You are viewing a plain text version of this content. The canonical link for it is here.
Posted to issues@iceberg.apache.org by GitBox <gi...@apache.org> on 2021/01/12 01:17:34 UTC
[GitHub] [iceberg] stevenzwu commented on a change in pull request #2064: Flink: Add option to shuffle by partition key in iceberg sink.

stevenzwu commented on a change in pull request #2064:
URL: https://github.com/apache/iceberg/pull/2064#discussion_r555444419



##########
File path: core/src/main/java/org/apache/iceberg/TableProperties.java
##########
@@ -138,6 +138,9 @@ private TableProperties() {
   public static final String ENGINE_HIVE_ENABLED = "engine.hive.enabled";
   public static final boolean ENGINE_HIVE_ENABLED_DEFAULT = false;
 
+  public static final String WRITE_SHUFFLE_BY_PARTITION = "write.shuffle-by.partition";

Review comment:
       +1 on more generalized semantics.

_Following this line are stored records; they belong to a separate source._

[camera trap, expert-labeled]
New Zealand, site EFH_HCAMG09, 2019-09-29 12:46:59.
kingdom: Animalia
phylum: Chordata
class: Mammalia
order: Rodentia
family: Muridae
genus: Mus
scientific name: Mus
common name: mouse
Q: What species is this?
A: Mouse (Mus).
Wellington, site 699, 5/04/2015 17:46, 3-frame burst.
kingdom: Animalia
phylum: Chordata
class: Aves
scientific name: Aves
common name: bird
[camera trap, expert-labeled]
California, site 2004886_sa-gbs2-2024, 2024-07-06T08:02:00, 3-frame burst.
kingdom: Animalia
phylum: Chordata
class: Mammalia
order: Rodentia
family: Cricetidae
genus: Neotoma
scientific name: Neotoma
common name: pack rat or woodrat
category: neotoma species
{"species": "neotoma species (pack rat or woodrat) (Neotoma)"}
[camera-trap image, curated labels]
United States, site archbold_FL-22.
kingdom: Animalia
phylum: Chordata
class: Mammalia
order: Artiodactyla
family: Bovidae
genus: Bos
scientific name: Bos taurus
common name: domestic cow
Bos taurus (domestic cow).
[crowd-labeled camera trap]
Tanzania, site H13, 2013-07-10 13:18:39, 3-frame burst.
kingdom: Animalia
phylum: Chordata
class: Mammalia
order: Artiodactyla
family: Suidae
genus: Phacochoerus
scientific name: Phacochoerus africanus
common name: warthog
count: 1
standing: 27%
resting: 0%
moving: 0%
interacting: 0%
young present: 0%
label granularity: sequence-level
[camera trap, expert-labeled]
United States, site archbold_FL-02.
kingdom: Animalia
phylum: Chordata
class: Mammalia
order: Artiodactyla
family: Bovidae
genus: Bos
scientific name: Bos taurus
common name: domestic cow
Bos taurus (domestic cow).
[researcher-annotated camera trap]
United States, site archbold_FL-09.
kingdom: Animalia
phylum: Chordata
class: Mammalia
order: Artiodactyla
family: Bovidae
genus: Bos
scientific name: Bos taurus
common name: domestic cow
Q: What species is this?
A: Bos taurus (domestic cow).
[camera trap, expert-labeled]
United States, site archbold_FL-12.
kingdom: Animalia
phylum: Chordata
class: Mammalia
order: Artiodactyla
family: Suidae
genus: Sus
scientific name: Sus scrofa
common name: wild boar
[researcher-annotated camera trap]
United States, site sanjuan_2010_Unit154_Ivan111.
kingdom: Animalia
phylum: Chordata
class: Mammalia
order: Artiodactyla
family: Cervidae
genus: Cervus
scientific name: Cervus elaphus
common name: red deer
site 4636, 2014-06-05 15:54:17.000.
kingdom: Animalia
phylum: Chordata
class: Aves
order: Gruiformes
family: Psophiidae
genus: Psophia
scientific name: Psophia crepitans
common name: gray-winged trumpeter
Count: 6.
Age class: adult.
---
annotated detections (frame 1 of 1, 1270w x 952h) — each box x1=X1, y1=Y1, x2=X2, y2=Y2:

Current option only works if the data is relatively evenly distrubuted across table partitions. Otherwise, heavy data skew can be problematic for writer. The other problem is that effective writer parallelism now is limited by the number of partition values. Let's say the writer parallelism is 100, but the number of unique partition values are only 10. Then only 10 writer subtasks will get the data.
   
   I will add some notes for the streaming write mode. In a streaming job, it is probably impossible to do true sorting. Instead, what can be useful is some sort of "groupBy/bucketing" shuffle in the streaming sink. It can help with reducing too many concurrent open files per writer and improving read performance (predicate pushdown) with better data locality.
   
   E.g., a table is partition by (event_date, country). Without the shuffle, each writer task can write to ~200 files/countries. However, a simple keyBy is also problematic as it can produce heavy data skew for countries like US. Instead, we should calculate stats for each bucket/country and distribute the data based on the weight of each bucket. E.g., we may allocate 100 downstream subtasks for US, while allocating 1 downstream subtask for multiple small countries (like bin packing).
   
   This can also be extended to non-partition column (as logical partitioning), which can improve read performance with filtering. Similar to the above example with the tweak that country is not a partition column anymore. groupBy/bucketing shuffle can help improve data locality. 
   
   I was thinking about a groupBy operator where each subtask (running in taskmanager) can constantly report local statistics to operator coordinator (running in jobmanager), which then does the global aggregation and notify subtasks with the globally aggregated stats.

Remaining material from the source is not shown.